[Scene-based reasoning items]
»»
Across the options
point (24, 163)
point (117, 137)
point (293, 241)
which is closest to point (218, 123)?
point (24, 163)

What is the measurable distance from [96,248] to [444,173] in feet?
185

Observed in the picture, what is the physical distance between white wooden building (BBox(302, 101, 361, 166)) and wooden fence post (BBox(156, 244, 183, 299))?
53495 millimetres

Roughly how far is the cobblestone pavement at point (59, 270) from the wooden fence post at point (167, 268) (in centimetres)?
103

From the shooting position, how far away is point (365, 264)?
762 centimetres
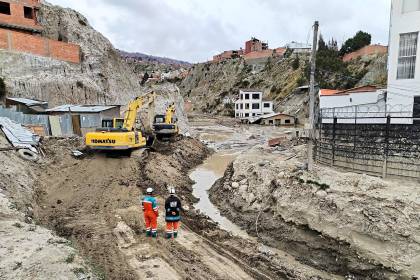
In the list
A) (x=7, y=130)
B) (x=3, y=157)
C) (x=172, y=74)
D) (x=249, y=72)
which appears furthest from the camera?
(x=172, y=74)

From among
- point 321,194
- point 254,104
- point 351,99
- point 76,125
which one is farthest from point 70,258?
point 254,104

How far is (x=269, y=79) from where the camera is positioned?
87625mm

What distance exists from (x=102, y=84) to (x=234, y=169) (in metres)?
26.1

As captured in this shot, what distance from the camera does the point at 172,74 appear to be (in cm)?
15738

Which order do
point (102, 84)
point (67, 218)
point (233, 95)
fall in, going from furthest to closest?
point (233, 95)
point (102, 84)
point (67, 218)

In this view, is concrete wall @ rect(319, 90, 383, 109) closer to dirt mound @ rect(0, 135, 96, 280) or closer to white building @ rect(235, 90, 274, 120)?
dirt mound @ rect(0, 135, 96, 280)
««
[What this task involves]
Rewrite the lines starting at the one that contains "In this view, is" and ending at the last of the items, changing "concrete wall" to "brick wall" and keeping everything else the same.

[Output below]
In this view, is brick wall @ rect(319, 90, 383, 109) closer to dirt mound @ rect(0, 135, 96, 280) or closer to white building @ rect(235, 90, 274, 120)?
dirt mound @ rect(0, 135, 96, 280)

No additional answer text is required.